– Avoir la qualité d'héritier – ab intestat
. – Tout héritier ab intestat doit le rapport des libéralités qu'il a reçues en avancement de part successorale du défunt. Est donc exclu de cette obligation le successeur testamentaire, et ce, même s'il cumule cette qualité avec la qualité d'héritier ab intestat.
Les conditions
Les conditions
Rapport du 121e Congrès des notaires de France - Dernière date de mise à jour le 31 janvier 2025
– Venir à la succession. – L'héritier ab intestat ne doit le rapport que s'il est appelé à la succession et l'accepte, peu importe qu'il s'agisse d'une acceptation pure et simple ou à concurrence de l'actif net successoral.
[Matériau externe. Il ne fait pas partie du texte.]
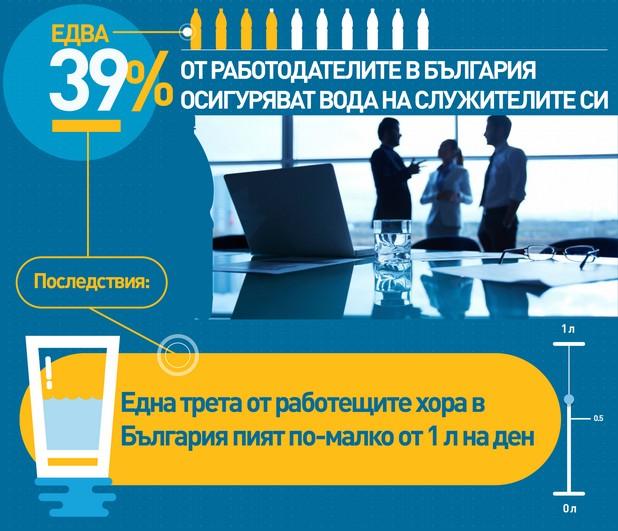 Една трета от работещите българи пият по-малко от литър вода на ден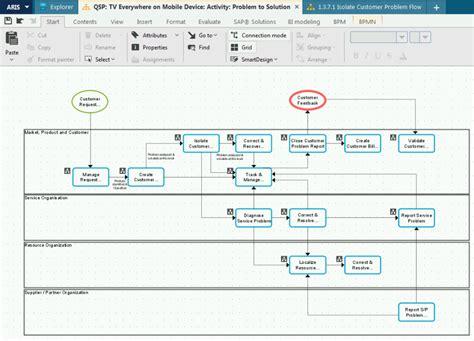 aris bpmn diagram tm forum frameworx for aris transware ag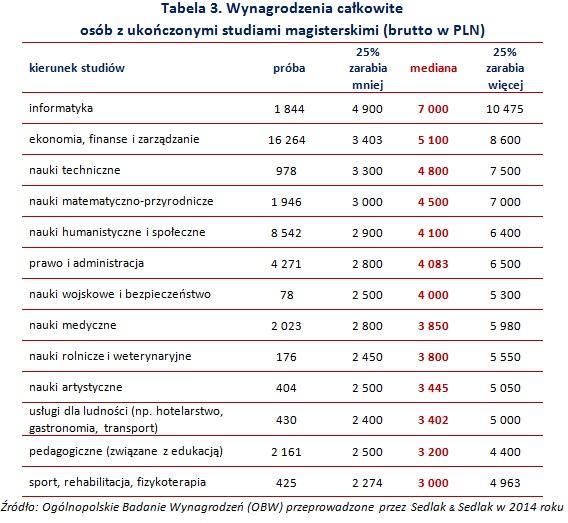 Tabela 3. Wynagrodzenia całkowite  osób z ukończonymi studiami magisterskimi (brutto w PLN)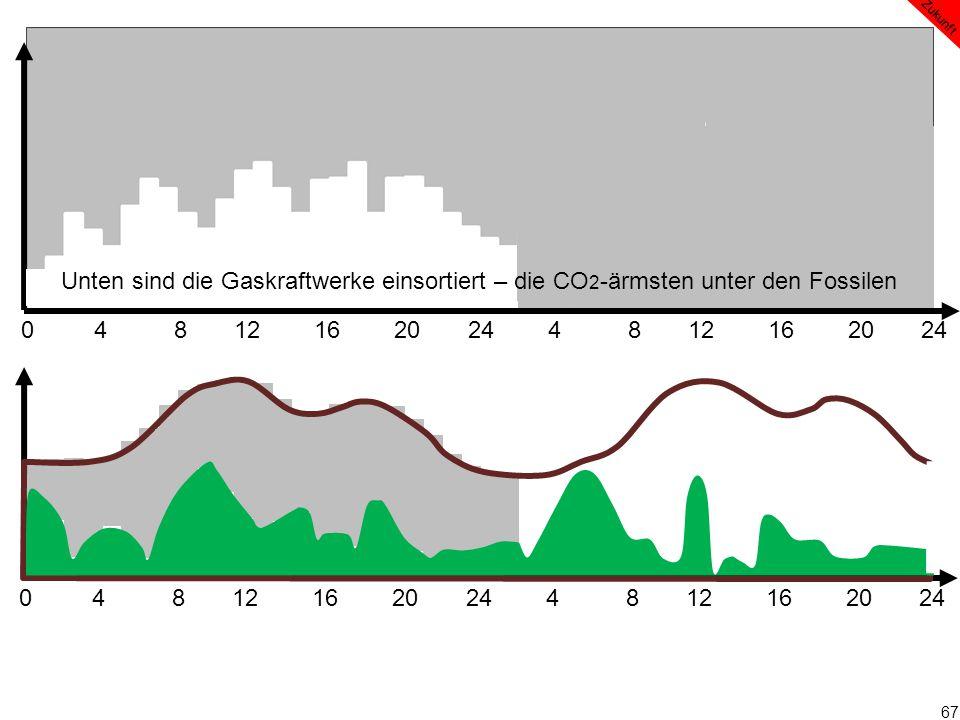 67 0 4 8 12 16 20 24 4 8 12 16 20 24 Zukunft Unten sind die Gaskraftwerke einsortiert – die CO 2 -ärmsten unter den Fossilen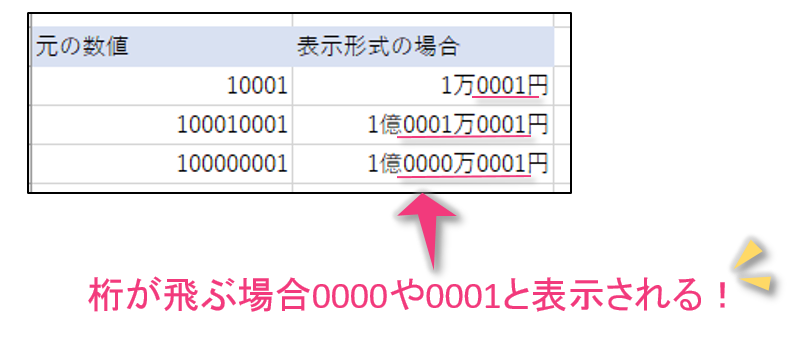 桁が飛んだときは0000や0001となる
En conséquence, d'une part, le rapport n'est pas dû par l'héritier entièrement exhérédé. L'héritier réservataire qui, lui, ne peut être totalement exhérédé, serait toujours tenu au rapport. D'autre part, l'héritier renonçant, devenu étranger à la succession, ne doit pas le rapport sauf si celui-ci lui a été imposé par le disposant dans l'acte de donation, ou s'il est représenté ainsi qu'il sera plus amplement développé ci-après.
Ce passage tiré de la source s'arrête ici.